## EXERCISE GOAL
Extract every record, keeping each one exactly as it is.

## A block of data

Begin

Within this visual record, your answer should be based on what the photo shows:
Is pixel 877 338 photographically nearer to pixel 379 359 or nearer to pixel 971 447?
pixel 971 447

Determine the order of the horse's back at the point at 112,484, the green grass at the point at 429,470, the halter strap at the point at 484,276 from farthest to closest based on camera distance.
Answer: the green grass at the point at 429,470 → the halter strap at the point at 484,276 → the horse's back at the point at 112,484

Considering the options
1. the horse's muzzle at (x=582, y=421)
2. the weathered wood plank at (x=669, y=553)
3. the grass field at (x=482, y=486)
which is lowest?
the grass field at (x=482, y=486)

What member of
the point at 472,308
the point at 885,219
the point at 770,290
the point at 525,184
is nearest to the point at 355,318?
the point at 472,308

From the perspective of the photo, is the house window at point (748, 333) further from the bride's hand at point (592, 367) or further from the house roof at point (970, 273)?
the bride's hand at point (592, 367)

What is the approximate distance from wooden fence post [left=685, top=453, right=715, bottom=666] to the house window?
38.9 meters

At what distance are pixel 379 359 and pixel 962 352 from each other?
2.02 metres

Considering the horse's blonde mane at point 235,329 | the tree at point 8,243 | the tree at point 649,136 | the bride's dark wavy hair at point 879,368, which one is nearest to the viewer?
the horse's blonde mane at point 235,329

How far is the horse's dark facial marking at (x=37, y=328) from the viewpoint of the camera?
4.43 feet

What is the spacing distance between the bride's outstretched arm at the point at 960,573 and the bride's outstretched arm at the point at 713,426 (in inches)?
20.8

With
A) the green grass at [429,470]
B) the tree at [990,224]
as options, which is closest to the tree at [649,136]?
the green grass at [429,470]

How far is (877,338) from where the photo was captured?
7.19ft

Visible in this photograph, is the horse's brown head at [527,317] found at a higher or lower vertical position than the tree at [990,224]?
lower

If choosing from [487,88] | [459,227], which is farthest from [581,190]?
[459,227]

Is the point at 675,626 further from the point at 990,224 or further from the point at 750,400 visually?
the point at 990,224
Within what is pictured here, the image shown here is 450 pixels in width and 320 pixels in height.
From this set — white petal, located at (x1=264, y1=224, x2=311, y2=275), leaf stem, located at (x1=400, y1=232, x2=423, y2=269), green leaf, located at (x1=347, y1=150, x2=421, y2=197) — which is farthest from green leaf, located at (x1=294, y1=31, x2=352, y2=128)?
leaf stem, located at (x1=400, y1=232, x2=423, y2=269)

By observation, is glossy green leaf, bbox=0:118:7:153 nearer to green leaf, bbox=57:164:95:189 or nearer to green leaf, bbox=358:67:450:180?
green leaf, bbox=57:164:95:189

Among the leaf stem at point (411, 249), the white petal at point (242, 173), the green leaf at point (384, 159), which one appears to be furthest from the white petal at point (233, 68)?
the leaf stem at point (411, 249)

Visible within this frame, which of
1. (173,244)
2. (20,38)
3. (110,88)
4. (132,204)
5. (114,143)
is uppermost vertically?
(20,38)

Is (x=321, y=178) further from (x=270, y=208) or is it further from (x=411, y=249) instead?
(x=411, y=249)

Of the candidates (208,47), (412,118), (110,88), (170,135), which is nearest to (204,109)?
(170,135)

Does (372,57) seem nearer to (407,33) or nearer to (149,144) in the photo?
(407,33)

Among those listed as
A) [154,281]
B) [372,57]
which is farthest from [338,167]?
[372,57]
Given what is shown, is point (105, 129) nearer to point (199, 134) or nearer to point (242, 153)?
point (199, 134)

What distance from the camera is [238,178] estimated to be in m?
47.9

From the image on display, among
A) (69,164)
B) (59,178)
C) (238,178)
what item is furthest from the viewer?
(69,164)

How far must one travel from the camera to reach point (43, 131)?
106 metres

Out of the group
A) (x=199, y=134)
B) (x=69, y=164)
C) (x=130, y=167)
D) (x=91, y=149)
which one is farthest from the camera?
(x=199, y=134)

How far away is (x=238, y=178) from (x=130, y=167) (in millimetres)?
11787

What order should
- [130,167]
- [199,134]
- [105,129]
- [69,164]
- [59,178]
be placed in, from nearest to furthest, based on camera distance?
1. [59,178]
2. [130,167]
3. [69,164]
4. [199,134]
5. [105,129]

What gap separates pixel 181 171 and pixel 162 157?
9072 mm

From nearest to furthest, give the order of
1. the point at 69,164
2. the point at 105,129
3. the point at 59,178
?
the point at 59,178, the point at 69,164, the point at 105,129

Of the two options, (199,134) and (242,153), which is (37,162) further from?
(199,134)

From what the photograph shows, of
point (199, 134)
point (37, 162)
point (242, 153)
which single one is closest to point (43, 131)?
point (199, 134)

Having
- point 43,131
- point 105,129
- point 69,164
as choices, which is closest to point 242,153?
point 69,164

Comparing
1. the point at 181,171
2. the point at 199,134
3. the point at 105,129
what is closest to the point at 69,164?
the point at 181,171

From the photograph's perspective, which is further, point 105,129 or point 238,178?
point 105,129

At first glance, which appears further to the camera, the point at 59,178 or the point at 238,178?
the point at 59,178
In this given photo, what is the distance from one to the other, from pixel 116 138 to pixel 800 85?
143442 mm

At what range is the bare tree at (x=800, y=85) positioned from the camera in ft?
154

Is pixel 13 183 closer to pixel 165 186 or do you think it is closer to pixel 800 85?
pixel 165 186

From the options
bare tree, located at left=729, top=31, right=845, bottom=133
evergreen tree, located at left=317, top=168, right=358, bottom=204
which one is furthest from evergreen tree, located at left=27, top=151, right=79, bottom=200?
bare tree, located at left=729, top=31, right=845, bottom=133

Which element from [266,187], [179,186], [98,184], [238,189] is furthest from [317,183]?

End

## RESULT FOR THIS TASK
Within this visual record, your answer should be based on what the photo shows:
Is pixel 877 338 photographically nearer to pixel 379 359 or nearer to pixel 971 447?
pixel 971 447

Determine the order of the horse's back at the point at 112,484, the green grass at the point at 429,470, the halter strap at the point at 484,276 from farthest to closest based on camera distance.
Answer: the green grass at the point at 429,470 → the halter strap at the point at 484,276 → the horse's back at the point at 112,484

Considering the options
1. the horse's muzzle at (x=582, y=421)
2. the weathered wood plank at (x=669, y=553)
3. the grass field at (x=482, y=486)
which is lowest?
the grass field at (x=482, y=486)

What member of
the point at 472,308
the point at 885,219
the point at 770,290
the point at 525,184
is nearest to the point at 355,318?
the point at 472,308

From the perspective of the photo, is the house window at point (748, 333) further from the bride's hand at point (592, 367) or further from the house roof at point (970, 273)?
the bride's hand at point (592, 367)

What is the approximate distance from wooden fence post [left=685, top=453, right=715, bottom=666] to the house window?
38.9 meters

At what distance are pixel 379 359 and pixel 962 352 from each other?
2.02 metres

Considering the horse's blonde mane at point 235,329 | the tree at point 8,243 | the tree at point 649,136 | the bride's dark wavy hair at point 879,368, which one is nearest to the viewer?
the horse's blonde mane at point 235,329

How far is the horse's dark facial marking at (x=37, y=328) from the viewpoint of the camera?
4.43 feet

What is the spacing distance between the bride's outstretched arm at the point at 960,573 and the bride's outstretched arm at the point at 713,426 (in inches)?
20.8

With
A) the green grass at [429,470]
B) the tree at [990,224]
as options, which is closest to the tree at [649,136]?
the green grass at [429,470]

How far is (877,338) from where the photo was captured?
7.19ft

Visible in this photograph, is the horse's brown head at [527,317] found at a higher or lower vertical position than the tree at [990,224]?
lower

If choosing from [487,88] | [459,227], which is farthest from [581,190]?
[459,227]

Is the point at 675,626 further from the point at 990,224 or further from the point at 750,400 visually?
the point at 990,224
Within what is pictured here, the image shown here is 450 pixels in width and 320 pixels in height.
From this set — white petal, located at (x1=264, y1=224, x2=311, y2=275), leaf stem, located at (x1=400, y1=232, x2=423, y2=269), green leaf, located at (x1=347, y1=150, x2=421, y2=197) — which is farthest from green leaf, located at (x1=294, y1=31, x2=352, y2=128)?
leaf stem, located at (x1=400, y1=232, x2=423, y2=269)

By observation, is glossy green leaf, bbox=0:118:7:153 nearer to green leaf, bbox=57:164:95:189 or nearer to green leaf, bbox=358:67:450:180?
green leaf, bbox=57:164:95:189

Among the leaf stem at point (411, 249), the white petal at point (242, 173), the green leaf at point (384, 159), which one appears to be furthest from the white petal at point (233, 68)?
the leaf stem at point (411, 249)

Visible within this frame, which of
1. (173,244)
2. (20,38)
3. (110,88)
4. (132,204)
5. (114,143)
is uppermost vertically?
(20,38)

Is (x=321, y=178) further from (x=270, y=208) or is it further from (x=411, y=249) instead?
(x=411, y=249)

Of the candidates (208,47), (412,118), (110,88), (170,135), which is nearest to (204,109)?
(170,135)

Does (372,57) seem nearer to (407,33) or nearer to (149,144) in the photo?
(407,33)

Among those listed as
A) [154,281]
B) [372,57]
which is farthest from [338,167]?
[372,57]
Given what is shown, is point (105, 129) nearer to point (199, 134) or nearer to point (242, 153)?
point (199, 134)

What distance from the camera is [238,178] estimated to be in m?
47.9

From the image on display, among
A) (69,164)
B) (59,178)
C) (238,178)
what item is furthest from the viewer?
(69,164)

How far must one travel from the camera to reach point (43, 131)?
106 metres

Out of the group
A) (x=199, y=134)
B) (x=69, y=164)
C) (x=130, y=167)
D) (x=91, y=149)
which one is farthest from the camera?
(x=199, y=134)

How far away is (x=238, y=178) from (x=130, y=167) (in millimetres)?
11787

What order should
- [130,167]
- [199,134]
- [105,129]
- [69,164]
- [59,178]
be placed in, from nearest to furthest, based on camera distance?
1. [59,178]
2. [130,167]
3. [69,164]
4. [199,134]
5. [105,129]

What gap separates pixel 181 171 and pixel 162 157?
9072 mm

From nearest to furthest, give the order of
1. the point at 69,164
2. the point at 105,129
3. the point at 59,178
?
the point at 59,178, the point at 69,164, the point at 105,129

Of the two options, (199,134) and (242,153), which is (37,162) further from?
(199,134)

From what the photograph shows, of
point (199, 134)
point (37, 162)
point (242, 153)
which single one is closest to point (43, 131)?
point (199, 134)

Having
- point 43,131
- point 105,129
- point 69,164
as choices, which is closest to point 242,153?
point 69,164

Comparing
1. the point at 181,171
2. the point at 199,134
3. the point at 105,129
what is closest to the point at 69,164?
the point at 181,171

From the photograph's perspective, which is further, point 105,129 or point 238,178?
point 105,129

At first glance, which appears further to the camera, the point at 59,178 or the point at 238,178?
the point at 59,178
In this given photo, what is the distance from one to the other, from pixel 116 138 to pixel 800 85?
143442 mm

At what range is the bare tree at (x=800, y=85) positioned from the camera in ft?
154

Is pixel 13 183 closer to pixel 165 186 or do you think it is closer to pixel 800 85?
pixel 165 186

From the options
bare tree, located at left=729, top=31, right=845, bottom=133
evergreen tree, located at left=317, top=168, right=358, bottom=204
which one is furthest from evergreen tree, located at left=27, top=151, right=79, bottom=200?
bare tree, located at left=729, top=31, right=845, bottom=133

Which element from [266,187], [179,186], [98,184], [238,189] is furthest from [317,183]?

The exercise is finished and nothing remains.